## SOURCE DOCUMENT
------

Bell Wireless EBITDA

Our Bell Wireless segment reported EBITDA of $521 million in the first quarter of 2012, up 13.0% from $461 million in the first three months of 2011. This increase was mainly the result of higher wireless operating revenues as described above, partly offset by slightly higher operating costs year over year. Bell Wireless’ EBITDA margin as a percentage of wireless service revenue increased to 42.9% in Q1 2012 from 40.3% in Q1 2011. The year-over-year improvement in wireless EBITDA margin resulted from disciplined control over subscriber acquisition and customer retention spending in combination with solid service revenue growth.

------

## RECORDED INFORMATION

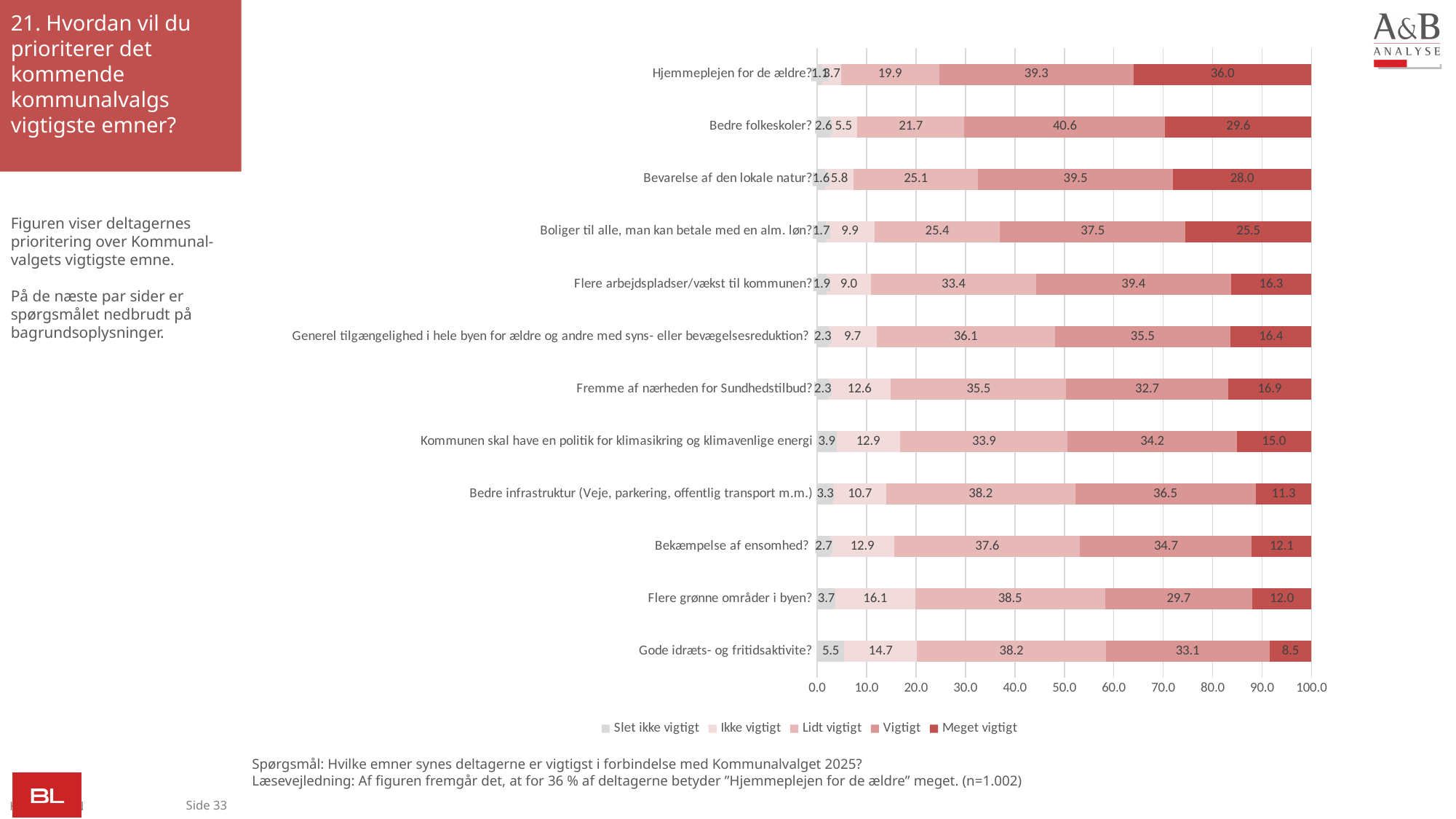
What is the value for "Slet ikke vigtigt" for "Gode idræts- og fritidsaktivite?"? 5.5 What is the value for "Lidt vigtigt" for "Flere grønne områder i byen?"? 38.5 What is the value for "Vigtigt" for "Bedre folkeskoler?"? 40.6 What kind of chart is shown on the slide? Stacked bar chart Which category has the highest "Meget vigtigt" value? Hjemmeplejen for de ældre? How many categories are shown in the chart? 12 What is the first entry in the chart's legend? Slet ikke vigtigt Which has the larger "Vigtigt" value: "Bedre folkeskoler?" or "Flere grønne områder i byen?"? Bedre folkeskoler? What is the difference between the "Meget vigtigt" values for "Hjemmeplejen for de ældre?" and "Bedre folkeskoler?"? 6.4 What is the value for "Meget vigtigt" for "Hjemmeplejen for de ældre?"? 36.0 Which category has the lowest "Meget vigtigt" value? Gode idræts- og fritidsaktivite? How many series does the legend list? 5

------

## BRIEF 1
According to the Bell Wireless excerpt, what was the EBITDA margin as a percentage of wireless service revenue in Q1 2012?
## BRIEF 2
For each statement, say yes or no on whether it agrees with the Bell Wireless excerpt, and quote the words that decide it.
(a) Bell Wireless EBITDA rose 13.0% from the first quarter of 2011 to the first quarter of 2012.
(b) Operating costs were lower than in the previous year.
(c) The improvement in wireless EBITDA margin came partly from disciplined control over subscriber acquisition and customer retention spending.
## BRIEF 3
Repeat word for word the part of the Bell Wireless excerpt starting at "Bell Wireless EBITDA" and ending at "service revenue growth.".
The material above comes from a separate source and is not part of the Bell Wireless excerpt.

## PROBLEM SOLUTION 1
42.9%.

## PROBLEM SOLUTION 2
(a) Yes: "up 13.0% from $461 million in the first three months of 2011"
(b) No: "partly offset by slightly higher operating costs year over year"
(c) Yes: "resulted from disciplined control over subscriber acquisition and customer retention spending"

## PROBLEM SOLUTION 3
Bell Wireless EBITDA

Our Bell Wireless segment reported EBITDA of $521 million in the first quarter of 2012, up 13.0% from $461 million in the first three months of 2011. This increase was mainly the result of higher wireless operating revenues as described above, partly offset by slightly higher operating costs year over year. Bell Wireless’ EBITDA margin as a percentage of wireless service revenue increased to 42.9% in Q1 2012 from 40.3% in Q1 2011. The year-over-year improvement in wireless EBITDA margin resulted from disciplined control over subscriber acquisition and customer retention spending in combination with solid service revenue growth.